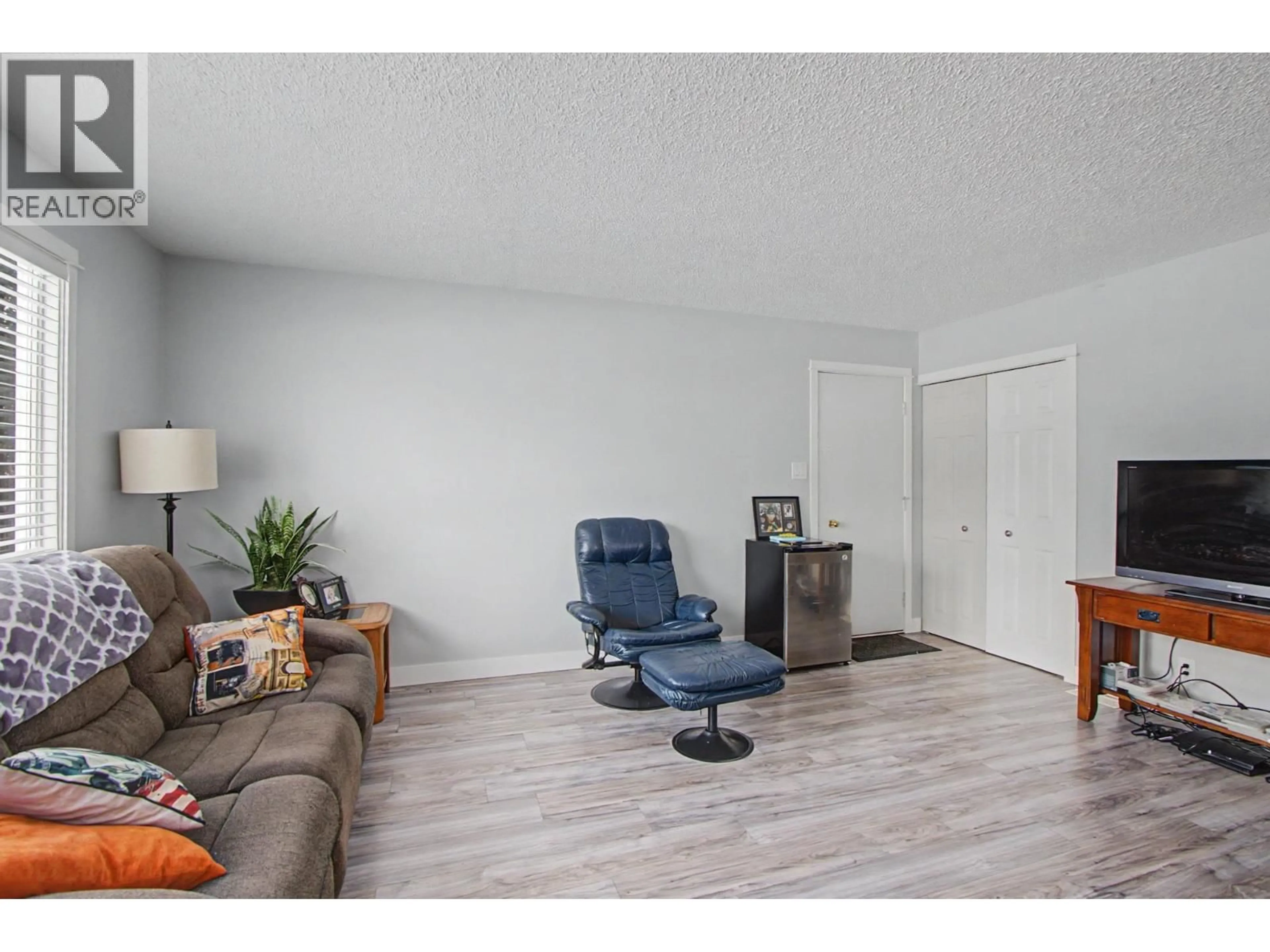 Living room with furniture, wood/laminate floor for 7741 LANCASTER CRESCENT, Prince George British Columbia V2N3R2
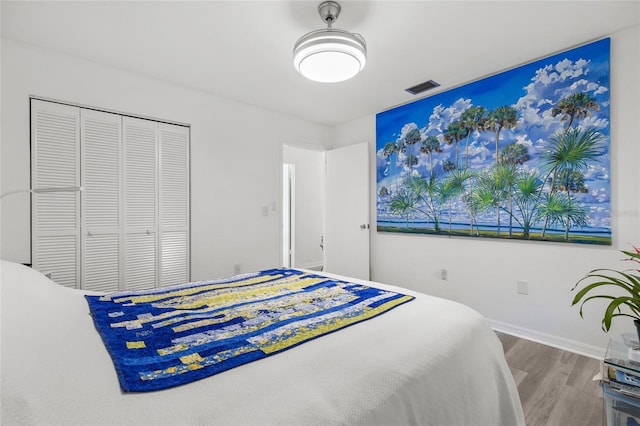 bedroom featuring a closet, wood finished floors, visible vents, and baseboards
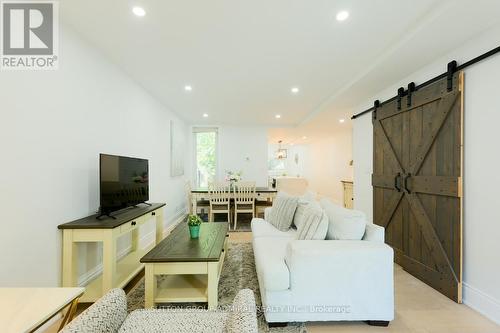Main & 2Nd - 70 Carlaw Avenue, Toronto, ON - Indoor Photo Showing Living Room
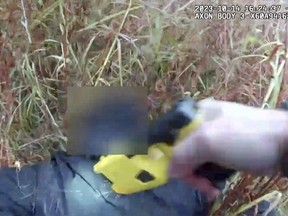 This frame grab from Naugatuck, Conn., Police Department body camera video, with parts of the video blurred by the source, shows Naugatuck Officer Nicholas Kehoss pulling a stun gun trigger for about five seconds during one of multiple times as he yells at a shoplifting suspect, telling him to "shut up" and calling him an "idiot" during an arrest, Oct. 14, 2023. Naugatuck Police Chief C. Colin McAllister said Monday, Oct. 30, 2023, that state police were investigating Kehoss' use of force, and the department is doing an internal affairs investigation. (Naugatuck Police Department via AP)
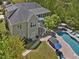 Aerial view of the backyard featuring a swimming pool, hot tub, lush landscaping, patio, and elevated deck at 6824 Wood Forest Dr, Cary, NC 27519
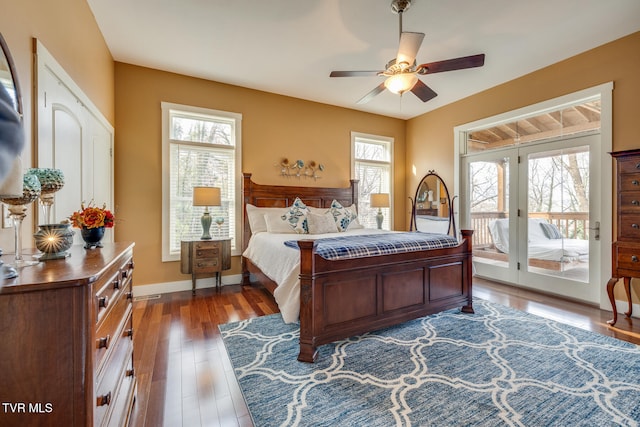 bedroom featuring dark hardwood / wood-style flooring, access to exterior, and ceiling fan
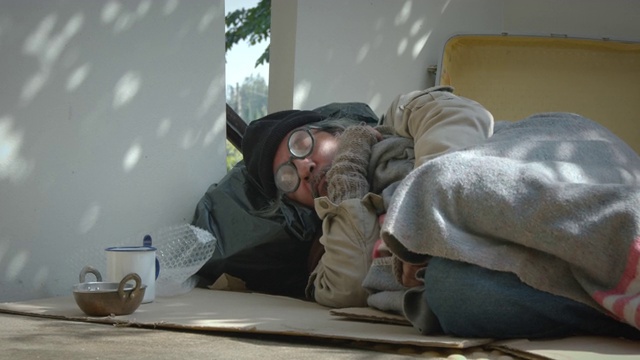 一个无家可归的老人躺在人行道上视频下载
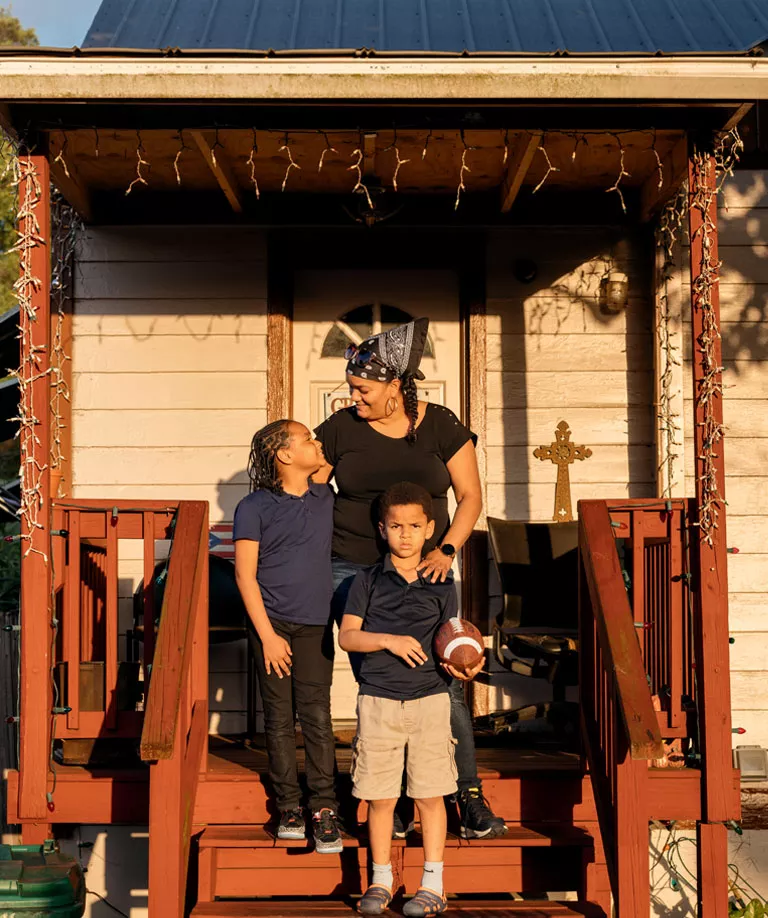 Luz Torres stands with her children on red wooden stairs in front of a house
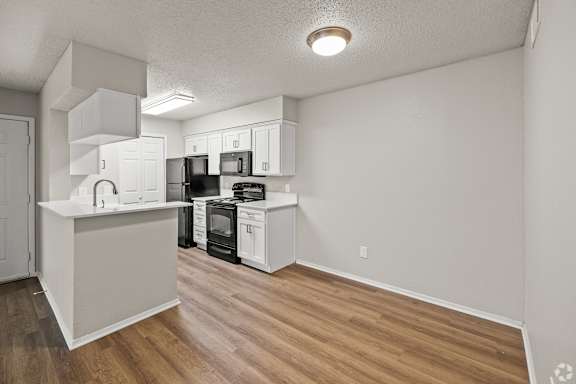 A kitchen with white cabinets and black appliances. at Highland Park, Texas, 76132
---
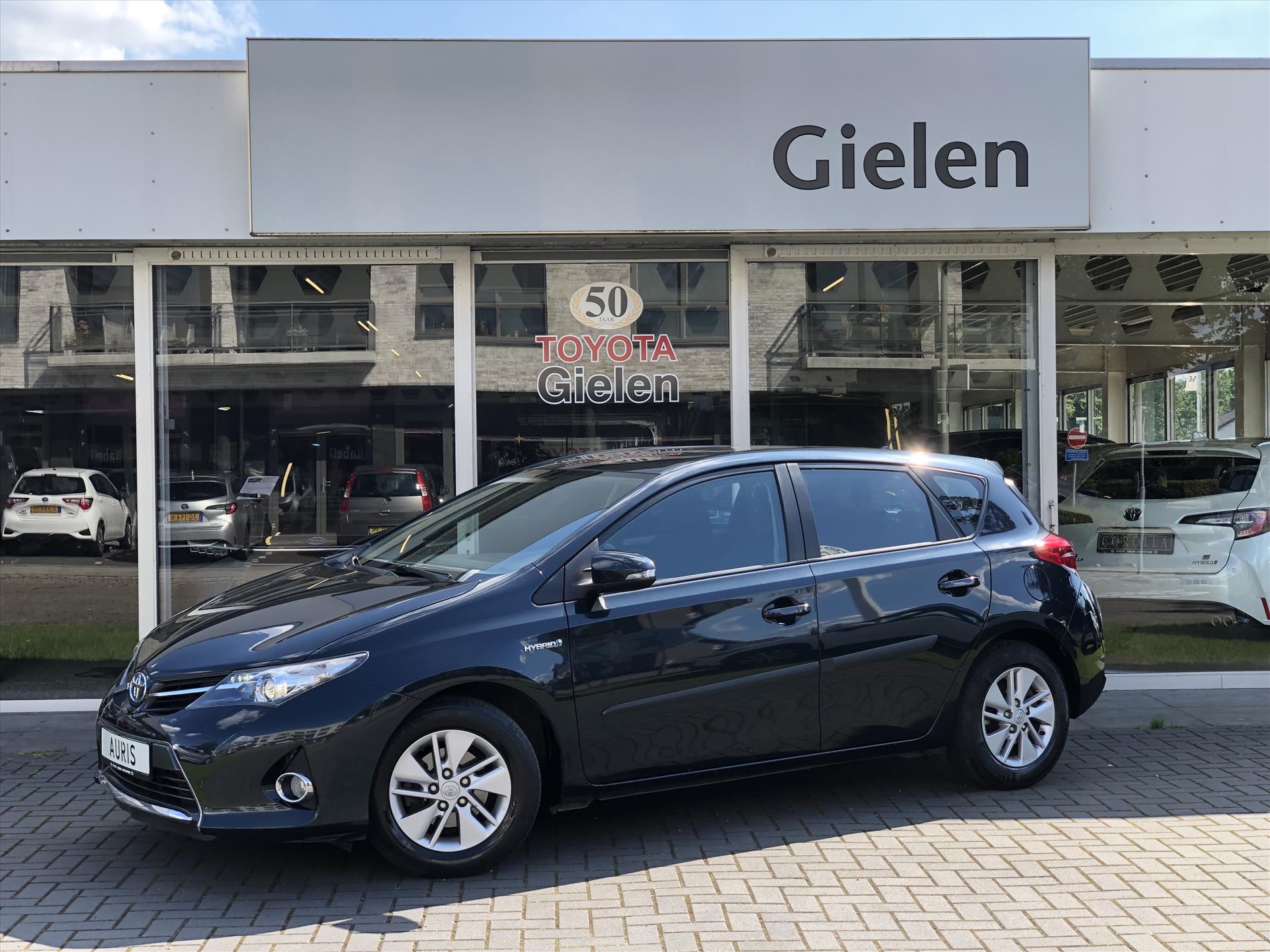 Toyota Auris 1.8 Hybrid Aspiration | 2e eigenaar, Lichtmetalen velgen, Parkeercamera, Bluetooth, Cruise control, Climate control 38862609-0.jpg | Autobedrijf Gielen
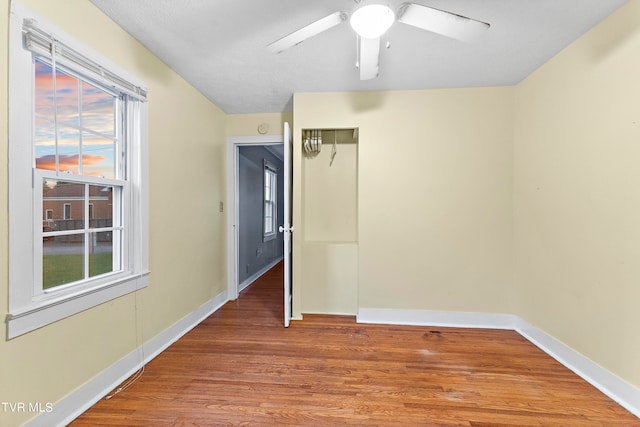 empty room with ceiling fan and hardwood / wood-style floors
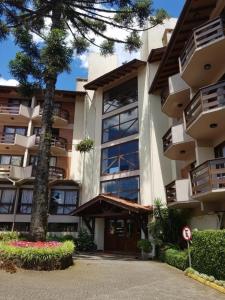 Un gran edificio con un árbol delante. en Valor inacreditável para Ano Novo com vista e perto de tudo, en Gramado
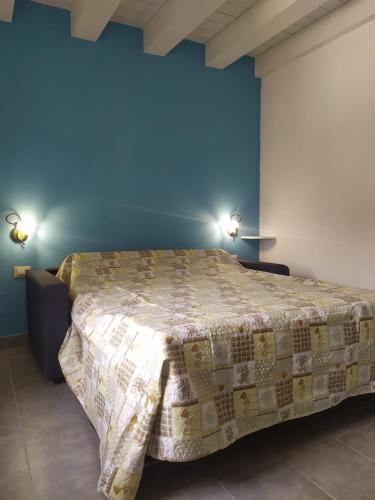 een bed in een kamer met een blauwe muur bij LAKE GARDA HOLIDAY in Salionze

(WHAT YOU HAVE TO DO) Please reproduce word for word the part of the listing that opens with the line containing "Toyota Auris 1.8" and closes with the line containing "een bed in een", both lines included. Leave the pictures out of your answer.

(RESPONSE TO THE TASK)
 Toyota Auris 1.8 Hybrid Aspiration | 2e eigenaar, Lichtmetalen velgen, Parkeercamera, Bluetooth, Cruise control, Climate control 38862609-0.jpg | Autobedrijf Gielen
 empty room with ceiling fan and hardwood / wood-style floors
 Un gran edificio con un árbol delante. en Valor inacreditável para Ano Novo com vista e perto de tudo, en Gramado
 een bed in een kamer met een blauwe muur bij LAKE GARDA HOLIDAY in Salionze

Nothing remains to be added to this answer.